Für die zahlreichen Staaten Europas ist es eine Herausforderung, ihre Reaktion auf diese geopolitische Lage miteinander zu koordinieren. EU und NATO bieten jedoch entsprechende Instrumente, die in den letzten Jahren gestärkt und optimiert wurden, nicht nur durch die NATO-Erweiterung auf Finnland und Schweden, sondern auch durch schnellere Entscheidungswege. Wissenschaftlich gesehen sind verteilte, dezentrale Strukturen zudem nicht zwangsläufig eine Schwäche, sondern sie bedeuten auch höhere Widerstandsfähigkeit, weil sie nicht durch Angriffe auf einzelne Elemente zerstört werden können. Allerdings wünscht sich Europa ein vorhersagbares und verlässliches Auftreten des wirtschaftlich starken Deutschland in dieser Gemengelage. Hier spielt eine stabile Zusammenarbeit mit Polen und Frankreich eine wichtige Rolle.

Wenn man nun die „Flughöhe“ der Betrachtung reduziert und auf konkrete Maßnahmen zu sprechen kommt, so wird unter anderem deutlich, dass für eine weiterhin wirksame Abschreckung die europäische Infrastruktur modernisiert werden muss. Das größte Hindernis, um im Ernstfall auch schweres Militärgerät an die NATO-Ostgrenzen zu verlegen, sind Gewässer sowie zum Teil Gebirge und somit unsere oft maroden Brücken als Bestandteil des europäischen Straßen- und Schienennetzes. Eine Wortmeldung aus dem Publikum sah es als Versäumnis der Politik, die „Friedensdividende“ der letzten Jahrzehnte nicht wenigstens in diese auch für den Zivilverkehr einschließlich der Wirtschaft relevante Infrastruktur investiert zu haben.

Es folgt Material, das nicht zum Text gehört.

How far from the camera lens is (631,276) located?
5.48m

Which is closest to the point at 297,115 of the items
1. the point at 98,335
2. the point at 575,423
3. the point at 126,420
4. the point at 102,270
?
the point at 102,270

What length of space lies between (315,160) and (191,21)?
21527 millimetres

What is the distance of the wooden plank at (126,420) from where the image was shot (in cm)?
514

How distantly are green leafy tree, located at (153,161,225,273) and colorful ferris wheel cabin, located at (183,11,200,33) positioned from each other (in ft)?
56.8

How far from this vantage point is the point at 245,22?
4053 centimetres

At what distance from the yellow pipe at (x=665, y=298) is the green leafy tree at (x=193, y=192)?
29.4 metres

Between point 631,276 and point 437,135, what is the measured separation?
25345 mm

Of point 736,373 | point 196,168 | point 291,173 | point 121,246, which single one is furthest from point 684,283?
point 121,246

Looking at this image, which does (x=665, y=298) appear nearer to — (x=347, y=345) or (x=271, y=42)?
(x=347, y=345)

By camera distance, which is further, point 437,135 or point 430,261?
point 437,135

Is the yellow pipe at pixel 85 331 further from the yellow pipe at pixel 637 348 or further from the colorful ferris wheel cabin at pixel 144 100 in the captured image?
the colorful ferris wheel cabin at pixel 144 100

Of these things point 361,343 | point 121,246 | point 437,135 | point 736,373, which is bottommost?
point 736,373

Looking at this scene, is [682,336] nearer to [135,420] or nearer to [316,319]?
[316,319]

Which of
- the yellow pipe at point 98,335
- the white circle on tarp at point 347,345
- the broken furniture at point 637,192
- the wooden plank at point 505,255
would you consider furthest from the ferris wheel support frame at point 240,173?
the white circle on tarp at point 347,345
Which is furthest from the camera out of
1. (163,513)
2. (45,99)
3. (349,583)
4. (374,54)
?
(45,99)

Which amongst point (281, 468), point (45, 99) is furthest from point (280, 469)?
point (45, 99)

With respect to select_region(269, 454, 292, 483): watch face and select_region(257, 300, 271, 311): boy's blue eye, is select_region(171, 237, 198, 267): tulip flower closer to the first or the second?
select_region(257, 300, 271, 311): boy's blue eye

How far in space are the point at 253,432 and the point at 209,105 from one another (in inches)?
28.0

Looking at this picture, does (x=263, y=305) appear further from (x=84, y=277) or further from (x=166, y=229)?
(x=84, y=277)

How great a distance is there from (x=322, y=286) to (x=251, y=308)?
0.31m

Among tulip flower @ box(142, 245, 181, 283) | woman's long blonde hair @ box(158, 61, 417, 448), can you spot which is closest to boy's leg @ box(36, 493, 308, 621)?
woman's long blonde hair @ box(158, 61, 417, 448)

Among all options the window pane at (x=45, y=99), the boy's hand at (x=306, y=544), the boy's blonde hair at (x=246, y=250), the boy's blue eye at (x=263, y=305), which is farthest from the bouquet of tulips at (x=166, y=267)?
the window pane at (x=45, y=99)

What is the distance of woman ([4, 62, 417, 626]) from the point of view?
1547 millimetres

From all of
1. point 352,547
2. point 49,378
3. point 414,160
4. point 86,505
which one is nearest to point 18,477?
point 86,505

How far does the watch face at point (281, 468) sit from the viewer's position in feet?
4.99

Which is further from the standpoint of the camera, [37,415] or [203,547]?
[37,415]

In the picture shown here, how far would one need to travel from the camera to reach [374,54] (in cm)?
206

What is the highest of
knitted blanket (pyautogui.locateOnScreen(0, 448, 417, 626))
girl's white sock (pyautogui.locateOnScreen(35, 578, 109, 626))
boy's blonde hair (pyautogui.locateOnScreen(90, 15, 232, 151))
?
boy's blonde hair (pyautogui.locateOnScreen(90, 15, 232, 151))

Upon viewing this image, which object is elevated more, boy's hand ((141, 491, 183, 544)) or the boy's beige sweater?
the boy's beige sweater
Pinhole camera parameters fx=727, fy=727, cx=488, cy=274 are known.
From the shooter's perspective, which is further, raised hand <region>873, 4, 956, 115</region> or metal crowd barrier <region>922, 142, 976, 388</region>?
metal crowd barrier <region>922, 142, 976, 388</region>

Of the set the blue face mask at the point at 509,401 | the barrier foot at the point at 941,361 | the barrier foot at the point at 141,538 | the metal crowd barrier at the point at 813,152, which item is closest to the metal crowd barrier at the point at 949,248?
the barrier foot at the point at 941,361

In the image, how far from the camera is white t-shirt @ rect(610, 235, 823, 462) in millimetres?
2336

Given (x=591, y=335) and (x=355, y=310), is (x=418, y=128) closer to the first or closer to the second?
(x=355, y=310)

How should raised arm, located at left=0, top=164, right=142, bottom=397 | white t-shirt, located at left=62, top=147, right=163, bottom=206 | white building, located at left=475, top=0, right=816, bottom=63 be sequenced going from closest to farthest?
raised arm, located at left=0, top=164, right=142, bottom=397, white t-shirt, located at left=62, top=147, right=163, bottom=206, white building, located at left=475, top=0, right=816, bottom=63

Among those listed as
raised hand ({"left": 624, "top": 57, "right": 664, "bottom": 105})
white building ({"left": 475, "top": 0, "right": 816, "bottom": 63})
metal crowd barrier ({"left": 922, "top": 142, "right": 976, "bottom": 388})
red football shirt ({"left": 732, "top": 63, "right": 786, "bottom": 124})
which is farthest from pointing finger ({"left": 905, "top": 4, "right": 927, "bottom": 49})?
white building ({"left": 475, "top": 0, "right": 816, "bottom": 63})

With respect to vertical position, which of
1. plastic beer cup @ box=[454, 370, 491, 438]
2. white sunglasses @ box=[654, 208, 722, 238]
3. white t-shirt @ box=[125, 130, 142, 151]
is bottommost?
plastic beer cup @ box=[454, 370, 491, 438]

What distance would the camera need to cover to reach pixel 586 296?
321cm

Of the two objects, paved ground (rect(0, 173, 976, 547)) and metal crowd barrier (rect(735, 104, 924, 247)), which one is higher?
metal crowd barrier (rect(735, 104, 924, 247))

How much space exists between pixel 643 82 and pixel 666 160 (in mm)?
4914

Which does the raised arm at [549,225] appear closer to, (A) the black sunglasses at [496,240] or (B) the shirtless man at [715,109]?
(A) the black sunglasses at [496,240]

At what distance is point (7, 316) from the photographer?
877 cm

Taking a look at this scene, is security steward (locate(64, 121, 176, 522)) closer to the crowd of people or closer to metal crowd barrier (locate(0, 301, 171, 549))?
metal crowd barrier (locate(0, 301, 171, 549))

Man kann zudem nur das wirklich, was man zuvor geübt hat, so Dr. Kauffmann. Daher sind NATO-Manöver ein wichtiger Bestandteil der Abschreckung. Die von ihm beruflich – aber nicht bei diesem Vortrag – vertretene europäische und amerikanische Rüstungsindustrie sei auf einem guten Weg, bei entsprechenden Anfragen der Regierungen künftig auch zu liefern – und zwar leistungsfähigere als die entsprechenden russischen Waffen. Darüber hinaus ist die personelle Ausstattung der europäischen Armeen eine große Herausforderung. Eine Dienstpflicht auch für Frauen – dies beinhaltet auch soziales Engagement als Wehrersatzdienst – ist zwar keine populäre Forderung, gehört aber zur gesamtgesellschaftlichen Diskussion, der wir uns zum Erhalt unserer Freiheit und unseres Wohlstands in Europa stellen müssen. Hier benötigt die Politik Rückendeckung aus der Bevölkerung und so liegt es an jedem Einzelnen, in seinem Umfeld ein entsprechendes Bewusstsein für die veränderte Sicherheitslage zu schaffen.